La única cuestión en común entre los dos asesinatos de los periodistas en Tijuana, es que sus asesinos, concentrados en grupos de tres, fueron contratados para matar a los comunicadores. A los asesinos de Margarito, les pagaron 40 mil pesos, a los de Lourdes, cinco mil dólares a cada uno de ellos. El intermediario entre el o los asesinos intelectuales de la periodista sólo ha sido identificado por la FGEBC, como “Alejandro”, un lídersillo criminal dentro de una célula del cártel Arellano Félix.
De los once periodistas asesinados en lo que va de 2022 en México, en pocos casos se tiene información sobre las líneas de investigación, en menos se han aprendido a los asesinos materiales, y en ninguno han investigado, procesado o generado una orden de aprehensión contra el o los autores materiales.
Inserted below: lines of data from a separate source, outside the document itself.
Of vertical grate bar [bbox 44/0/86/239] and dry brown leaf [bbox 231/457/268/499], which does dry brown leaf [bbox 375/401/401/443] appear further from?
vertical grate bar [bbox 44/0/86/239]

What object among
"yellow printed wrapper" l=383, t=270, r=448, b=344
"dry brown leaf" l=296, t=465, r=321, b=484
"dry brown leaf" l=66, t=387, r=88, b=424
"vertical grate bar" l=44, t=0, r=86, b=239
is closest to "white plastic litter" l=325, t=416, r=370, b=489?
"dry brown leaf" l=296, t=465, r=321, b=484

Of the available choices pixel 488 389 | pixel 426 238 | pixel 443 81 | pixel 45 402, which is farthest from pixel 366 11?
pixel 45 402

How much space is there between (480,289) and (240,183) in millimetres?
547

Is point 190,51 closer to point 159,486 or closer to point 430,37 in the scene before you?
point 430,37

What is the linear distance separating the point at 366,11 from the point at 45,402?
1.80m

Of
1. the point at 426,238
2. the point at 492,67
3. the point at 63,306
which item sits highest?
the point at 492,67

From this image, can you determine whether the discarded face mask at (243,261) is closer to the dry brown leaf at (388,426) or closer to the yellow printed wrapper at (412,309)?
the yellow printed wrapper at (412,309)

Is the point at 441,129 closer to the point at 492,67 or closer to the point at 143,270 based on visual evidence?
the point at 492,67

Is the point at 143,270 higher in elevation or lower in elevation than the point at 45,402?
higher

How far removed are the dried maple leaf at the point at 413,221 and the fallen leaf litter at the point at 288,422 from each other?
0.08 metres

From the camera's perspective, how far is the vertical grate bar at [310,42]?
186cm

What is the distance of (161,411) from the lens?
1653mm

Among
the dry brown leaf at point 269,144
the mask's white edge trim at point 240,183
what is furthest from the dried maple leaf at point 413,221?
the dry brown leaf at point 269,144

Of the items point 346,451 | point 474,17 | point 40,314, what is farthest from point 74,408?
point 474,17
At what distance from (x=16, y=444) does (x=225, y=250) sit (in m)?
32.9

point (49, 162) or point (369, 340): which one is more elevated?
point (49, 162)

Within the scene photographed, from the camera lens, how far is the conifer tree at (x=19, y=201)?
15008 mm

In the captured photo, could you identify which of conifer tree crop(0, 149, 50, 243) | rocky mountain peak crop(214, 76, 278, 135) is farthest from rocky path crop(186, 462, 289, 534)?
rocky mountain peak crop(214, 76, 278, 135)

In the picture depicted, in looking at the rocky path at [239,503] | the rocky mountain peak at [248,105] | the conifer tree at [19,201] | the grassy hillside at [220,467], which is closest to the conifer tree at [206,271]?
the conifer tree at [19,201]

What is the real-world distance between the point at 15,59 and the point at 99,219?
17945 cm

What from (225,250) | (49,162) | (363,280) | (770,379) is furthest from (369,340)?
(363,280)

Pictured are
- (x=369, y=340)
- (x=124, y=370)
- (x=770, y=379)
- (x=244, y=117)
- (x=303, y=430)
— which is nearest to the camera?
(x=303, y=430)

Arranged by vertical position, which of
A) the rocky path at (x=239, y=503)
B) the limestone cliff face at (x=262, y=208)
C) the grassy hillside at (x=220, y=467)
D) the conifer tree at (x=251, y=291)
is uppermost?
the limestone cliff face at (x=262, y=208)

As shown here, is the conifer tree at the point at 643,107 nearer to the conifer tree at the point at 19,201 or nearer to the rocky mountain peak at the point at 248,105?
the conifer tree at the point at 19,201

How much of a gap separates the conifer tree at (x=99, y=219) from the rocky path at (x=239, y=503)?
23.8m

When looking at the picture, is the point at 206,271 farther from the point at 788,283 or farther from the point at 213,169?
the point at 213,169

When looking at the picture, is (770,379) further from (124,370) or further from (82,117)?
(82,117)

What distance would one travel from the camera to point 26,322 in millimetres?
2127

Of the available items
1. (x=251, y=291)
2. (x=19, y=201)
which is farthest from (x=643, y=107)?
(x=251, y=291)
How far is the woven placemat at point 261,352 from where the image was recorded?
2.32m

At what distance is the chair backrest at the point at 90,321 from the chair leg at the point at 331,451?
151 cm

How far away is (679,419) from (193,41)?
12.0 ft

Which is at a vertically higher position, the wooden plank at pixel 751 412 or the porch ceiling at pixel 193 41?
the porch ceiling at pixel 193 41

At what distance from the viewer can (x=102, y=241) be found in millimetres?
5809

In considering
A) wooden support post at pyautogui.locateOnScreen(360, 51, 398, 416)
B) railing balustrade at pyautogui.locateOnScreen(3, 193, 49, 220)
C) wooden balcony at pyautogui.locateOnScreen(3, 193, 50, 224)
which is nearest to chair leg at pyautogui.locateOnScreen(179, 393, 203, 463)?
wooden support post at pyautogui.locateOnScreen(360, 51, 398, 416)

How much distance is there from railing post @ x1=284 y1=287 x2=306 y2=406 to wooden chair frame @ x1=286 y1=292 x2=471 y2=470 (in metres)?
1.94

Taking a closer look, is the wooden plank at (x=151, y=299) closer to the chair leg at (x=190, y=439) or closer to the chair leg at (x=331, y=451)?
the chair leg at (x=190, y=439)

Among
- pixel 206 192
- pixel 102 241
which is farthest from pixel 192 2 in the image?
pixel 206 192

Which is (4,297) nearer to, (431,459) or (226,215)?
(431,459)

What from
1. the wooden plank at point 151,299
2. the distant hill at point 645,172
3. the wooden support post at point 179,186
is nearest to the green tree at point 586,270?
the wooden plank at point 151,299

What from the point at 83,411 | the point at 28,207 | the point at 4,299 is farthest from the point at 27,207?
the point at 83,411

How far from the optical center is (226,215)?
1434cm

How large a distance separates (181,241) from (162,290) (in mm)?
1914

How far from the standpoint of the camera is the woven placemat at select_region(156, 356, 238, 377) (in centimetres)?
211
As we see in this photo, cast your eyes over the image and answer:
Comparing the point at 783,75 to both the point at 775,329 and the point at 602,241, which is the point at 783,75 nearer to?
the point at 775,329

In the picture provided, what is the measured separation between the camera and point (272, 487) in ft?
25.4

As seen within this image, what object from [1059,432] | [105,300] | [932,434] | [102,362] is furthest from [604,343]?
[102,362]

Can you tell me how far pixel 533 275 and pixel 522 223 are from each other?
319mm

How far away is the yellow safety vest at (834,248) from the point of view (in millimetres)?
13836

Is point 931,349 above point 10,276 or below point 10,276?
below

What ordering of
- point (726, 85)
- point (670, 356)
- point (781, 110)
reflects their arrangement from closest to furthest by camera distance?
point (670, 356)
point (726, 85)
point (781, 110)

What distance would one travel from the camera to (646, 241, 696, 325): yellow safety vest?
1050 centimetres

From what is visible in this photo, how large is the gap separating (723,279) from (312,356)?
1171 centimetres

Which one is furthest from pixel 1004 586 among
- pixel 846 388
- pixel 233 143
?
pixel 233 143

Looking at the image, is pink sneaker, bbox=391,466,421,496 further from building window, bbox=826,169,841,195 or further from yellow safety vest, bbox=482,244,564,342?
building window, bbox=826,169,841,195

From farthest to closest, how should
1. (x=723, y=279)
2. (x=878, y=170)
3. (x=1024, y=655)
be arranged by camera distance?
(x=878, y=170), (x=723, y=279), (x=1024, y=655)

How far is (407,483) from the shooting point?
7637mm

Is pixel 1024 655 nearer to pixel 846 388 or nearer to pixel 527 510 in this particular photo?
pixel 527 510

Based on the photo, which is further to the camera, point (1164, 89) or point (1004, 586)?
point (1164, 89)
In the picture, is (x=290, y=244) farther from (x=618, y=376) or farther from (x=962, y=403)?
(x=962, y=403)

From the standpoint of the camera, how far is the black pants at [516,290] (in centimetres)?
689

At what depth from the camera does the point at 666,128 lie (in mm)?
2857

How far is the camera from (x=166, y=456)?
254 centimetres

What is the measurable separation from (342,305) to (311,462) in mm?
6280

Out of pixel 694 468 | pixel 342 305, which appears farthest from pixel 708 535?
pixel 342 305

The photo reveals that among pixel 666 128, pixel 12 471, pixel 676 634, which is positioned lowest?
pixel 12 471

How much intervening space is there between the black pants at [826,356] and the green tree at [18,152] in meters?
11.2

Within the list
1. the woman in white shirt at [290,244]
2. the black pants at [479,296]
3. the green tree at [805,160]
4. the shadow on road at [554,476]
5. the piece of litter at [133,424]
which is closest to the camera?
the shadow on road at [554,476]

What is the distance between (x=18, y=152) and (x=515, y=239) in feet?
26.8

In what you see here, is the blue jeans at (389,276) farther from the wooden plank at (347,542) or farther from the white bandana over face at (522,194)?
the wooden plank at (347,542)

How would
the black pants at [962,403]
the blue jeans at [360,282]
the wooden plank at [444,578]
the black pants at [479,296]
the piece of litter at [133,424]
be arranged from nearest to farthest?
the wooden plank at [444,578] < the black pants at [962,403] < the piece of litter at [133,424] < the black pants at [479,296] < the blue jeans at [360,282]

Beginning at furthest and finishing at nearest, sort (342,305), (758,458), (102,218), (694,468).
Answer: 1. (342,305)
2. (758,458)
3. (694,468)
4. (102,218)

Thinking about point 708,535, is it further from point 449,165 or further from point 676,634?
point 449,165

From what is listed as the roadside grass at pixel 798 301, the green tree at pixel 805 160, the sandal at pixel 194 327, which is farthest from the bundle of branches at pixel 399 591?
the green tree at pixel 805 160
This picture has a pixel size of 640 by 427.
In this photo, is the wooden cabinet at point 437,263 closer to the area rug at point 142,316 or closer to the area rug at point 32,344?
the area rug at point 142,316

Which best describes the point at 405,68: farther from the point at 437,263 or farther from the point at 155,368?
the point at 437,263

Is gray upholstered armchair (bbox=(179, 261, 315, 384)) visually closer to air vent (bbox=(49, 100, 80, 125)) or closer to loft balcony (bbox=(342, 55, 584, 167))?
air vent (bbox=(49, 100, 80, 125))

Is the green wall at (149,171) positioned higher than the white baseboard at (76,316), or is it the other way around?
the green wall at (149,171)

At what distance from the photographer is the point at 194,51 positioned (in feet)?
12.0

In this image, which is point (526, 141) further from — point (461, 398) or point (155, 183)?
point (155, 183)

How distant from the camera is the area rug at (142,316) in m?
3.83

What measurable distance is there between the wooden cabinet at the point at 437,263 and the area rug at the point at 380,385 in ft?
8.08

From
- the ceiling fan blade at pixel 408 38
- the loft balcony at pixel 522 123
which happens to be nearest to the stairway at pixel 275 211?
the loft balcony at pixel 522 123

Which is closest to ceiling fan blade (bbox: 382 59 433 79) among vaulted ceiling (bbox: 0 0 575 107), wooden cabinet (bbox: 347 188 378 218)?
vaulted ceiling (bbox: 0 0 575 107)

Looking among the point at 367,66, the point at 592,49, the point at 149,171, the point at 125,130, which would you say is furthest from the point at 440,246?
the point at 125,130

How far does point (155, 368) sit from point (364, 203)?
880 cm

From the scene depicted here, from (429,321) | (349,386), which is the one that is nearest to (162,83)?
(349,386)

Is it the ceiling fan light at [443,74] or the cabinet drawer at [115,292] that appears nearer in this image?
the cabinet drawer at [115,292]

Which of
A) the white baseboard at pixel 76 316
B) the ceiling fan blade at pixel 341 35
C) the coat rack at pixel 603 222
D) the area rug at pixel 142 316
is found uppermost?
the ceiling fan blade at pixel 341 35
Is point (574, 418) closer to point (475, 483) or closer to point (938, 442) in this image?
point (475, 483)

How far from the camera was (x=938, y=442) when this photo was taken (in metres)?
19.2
No existe un compromiso férreo por parte de la Presidencia de la República, o de la Fiscalía General de la República, para coadyuvar con en las investigaciones en los Estados, como sí lo hicieron en el caso del crimen de Lourdes Maldonado, con la evidente intención de proteger a Jaime Bonilla.
México se encamina a ser el país más peligroso para el ejercicio de la libre expresión, el de mayor riesgo para los periodistas y el de la mortalidad más alta en el gremio, siendo un país pacífico sin conflicto bélico, más allá de la insana guerra de cárteles que vulnera a la sociedad entera, especialmente ante la falta de políticas públicas por parte del Gobierno de la República, para contener este fenómeno de inseguridad y violencia.
Ahora, como antes, México está resultando fatal para la libertad de expresión ante los asesinatos de periodistas, ante un Gobierno indiferente que ignora la facultad que tiene para garantizar seguridad a los mexicanos, imponer el Estado de Derecho, y proteger la democracia, respetando y garantizando la libre expresión.